Liquid-phase deposition functionalized wood sponges for oil/water separation

Abstract

Due to frequent industrial wastewater discharge and oil spills, there is a need to develop sustainable and efficient absorbents and treatment methods. Herein, based on the unique microstructure of wood and functional requirements, super-hydrophobic, recyclable, and renewable wood sponges (SHWSs) with an ultralight density (35.4 mg cm−3) and high porosity (98.68%) were prepared from anisotropic natural balsa wood via a scalable and sustainable silanization reaction using liquid-phase deposition (LPD). The super-hydrophobicity of the SHWSs (contact angle\u2009=\u2009159.2°) was due to the formation of polysiloxanes on the surface via silanization. The internal contact angle (CA) reached 137.2°, which was attributed to the uniformity of LPD. The SHWSs exhibited a high absorption capacity for various organic solvents and oils (23–60 g g−1) and reusability, allowing it to reach a contact angle of 150.8° and an absorption capacity of 52 g g−1 for CCl4 after 50 absorption cycles. The SHWSs also showed excellent super-hydrophobicity under acidic, alkaline, and saline conditions, as well as in hot water, demonstrating their excellent durability.
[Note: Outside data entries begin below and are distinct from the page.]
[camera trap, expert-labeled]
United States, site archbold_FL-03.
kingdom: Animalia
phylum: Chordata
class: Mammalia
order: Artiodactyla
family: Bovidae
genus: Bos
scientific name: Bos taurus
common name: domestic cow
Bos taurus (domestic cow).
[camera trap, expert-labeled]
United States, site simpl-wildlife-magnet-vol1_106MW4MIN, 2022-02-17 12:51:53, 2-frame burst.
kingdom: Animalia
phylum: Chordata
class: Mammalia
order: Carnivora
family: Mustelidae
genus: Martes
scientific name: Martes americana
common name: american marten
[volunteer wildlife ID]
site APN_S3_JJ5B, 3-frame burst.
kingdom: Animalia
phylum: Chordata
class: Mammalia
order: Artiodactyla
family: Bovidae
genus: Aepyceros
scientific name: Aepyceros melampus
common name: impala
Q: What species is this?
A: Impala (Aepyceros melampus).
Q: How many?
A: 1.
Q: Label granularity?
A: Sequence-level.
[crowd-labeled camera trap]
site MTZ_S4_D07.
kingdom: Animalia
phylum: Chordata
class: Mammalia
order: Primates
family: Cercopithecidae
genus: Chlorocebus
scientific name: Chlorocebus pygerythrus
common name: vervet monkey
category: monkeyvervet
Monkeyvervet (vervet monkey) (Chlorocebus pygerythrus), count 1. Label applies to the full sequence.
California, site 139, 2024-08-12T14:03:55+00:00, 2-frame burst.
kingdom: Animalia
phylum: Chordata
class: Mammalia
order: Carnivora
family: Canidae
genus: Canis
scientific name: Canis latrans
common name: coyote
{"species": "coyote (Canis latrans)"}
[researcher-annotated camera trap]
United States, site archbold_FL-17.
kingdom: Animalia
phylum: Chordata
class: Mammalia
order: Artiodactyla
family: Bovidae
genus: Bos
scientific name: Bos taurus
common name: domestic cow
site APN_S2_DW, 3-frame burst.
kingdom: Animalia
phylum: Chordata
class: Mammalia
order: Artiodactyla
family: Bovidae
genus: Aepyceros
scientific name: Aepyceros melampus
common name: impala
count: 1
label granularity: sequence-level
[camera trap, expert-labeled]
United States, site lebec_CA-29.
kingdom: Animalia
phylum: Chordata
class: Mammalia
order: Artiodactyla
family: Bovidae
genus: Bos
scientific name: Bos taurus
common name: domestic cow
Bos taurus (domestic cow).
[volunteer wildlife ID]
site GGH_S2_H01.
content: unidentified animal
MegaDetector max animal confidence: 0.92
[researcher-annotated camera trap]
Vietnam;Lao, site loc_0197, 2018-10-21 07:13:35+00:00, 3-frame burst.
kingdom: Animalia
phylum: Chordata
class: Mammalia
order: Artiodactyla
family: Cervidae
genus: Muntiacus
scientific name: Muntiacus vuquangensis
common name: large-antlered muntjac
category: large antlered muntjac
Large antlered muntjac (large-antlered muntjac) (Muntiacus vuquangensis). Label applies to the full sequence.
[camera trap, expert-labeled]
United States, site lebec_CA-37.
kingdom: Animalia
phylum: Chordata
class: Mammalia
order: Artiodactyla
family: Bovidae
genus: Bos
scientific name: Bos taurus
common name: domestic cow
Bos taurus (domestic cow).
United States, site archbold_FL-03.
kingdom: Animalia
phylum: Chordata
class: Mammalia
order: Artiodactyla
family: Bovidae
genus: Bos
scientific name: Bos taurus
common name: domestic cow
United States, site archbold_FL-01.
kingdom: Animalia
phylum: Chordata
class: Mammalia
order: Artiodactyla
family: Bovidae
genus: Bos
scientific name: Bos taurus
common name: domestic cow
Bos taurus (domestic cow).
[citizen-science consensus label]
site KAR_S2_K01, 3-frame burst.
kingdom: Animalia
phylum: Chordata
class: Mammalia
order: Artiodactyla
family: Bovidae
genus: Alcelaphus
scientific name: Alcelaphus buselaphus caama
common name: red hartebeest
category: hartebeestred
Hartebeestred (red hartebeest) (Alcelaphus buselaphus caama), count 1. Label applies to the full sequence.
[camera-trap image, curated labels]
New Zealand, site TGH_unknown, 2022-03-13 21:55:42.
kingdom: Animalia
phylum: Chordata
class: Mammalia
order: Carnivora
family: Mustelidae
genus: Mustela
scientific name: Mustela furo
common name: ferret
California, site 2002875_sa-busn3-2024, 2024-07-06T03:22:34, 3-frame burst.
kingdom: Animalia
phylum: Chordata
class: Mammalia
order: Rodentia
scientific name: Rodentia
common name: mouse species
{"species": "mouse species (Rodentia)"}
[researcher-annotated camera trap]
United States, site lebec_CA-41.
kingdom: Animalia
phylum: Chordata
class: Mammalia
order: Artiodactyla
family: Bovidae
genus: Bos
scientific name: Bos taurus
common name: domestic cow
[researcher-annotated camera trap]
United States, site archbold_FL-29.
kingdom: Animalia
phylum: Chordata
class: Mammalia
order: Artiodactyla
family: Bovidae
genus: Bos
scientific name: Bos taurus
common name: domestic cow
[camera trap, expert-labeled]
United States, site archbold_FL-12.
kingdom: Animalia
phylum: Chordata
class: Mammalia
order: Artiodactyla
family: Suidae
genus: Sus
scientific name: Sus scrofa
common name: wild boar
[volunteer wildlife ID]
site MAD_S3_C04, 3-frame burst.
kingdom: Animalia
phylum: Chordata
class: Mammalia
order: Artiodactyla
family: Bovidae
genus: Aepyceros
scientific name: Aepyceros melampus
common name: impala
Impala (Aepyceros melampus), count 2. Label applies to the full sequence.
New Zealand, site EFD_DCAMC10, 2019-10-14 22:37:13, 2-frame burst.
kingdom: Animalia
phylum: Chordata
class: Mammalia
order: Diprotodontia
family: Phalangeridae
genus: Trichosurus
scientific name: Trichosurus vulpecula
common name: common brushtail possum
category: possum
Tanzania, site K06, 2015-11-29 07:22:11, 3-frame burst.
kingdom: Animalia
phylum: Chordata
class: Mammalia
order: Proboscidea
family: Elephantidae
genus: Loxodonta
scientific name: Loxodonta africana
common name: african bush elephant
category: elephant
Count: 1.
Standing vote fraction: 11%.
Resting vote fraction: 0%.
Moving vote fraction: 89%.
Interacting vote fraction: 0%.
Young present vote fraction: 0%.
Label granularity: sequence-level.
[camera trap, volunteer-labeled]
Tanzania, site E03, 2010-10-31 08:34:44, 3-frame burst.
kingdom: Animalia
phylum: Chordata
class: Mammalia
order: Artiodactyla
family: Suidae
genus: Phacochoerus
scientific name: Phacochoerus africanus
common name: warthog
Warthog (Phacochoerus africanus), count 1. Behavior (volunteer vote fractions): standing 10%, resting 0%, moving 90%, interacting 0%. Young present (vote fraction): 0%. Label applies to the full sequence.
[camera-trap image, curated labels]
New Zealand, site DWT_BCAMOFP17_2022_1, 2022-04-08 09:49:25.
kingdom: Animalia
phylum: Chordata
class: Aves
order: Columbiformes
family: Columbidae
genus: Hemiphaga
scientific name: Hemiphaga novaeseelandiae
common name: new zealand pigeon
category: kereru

A continuous oil/water separation device was made by using the SHWSs, which showed a high separation efficiency, with a flux rate of up to 72.8 L h−1 g−1. This green strategy for treating natural balsa wood with LPD provides a scalable way to produce sustainable oil/water separation materials while also developing high-value-added applications of natural balsa wood.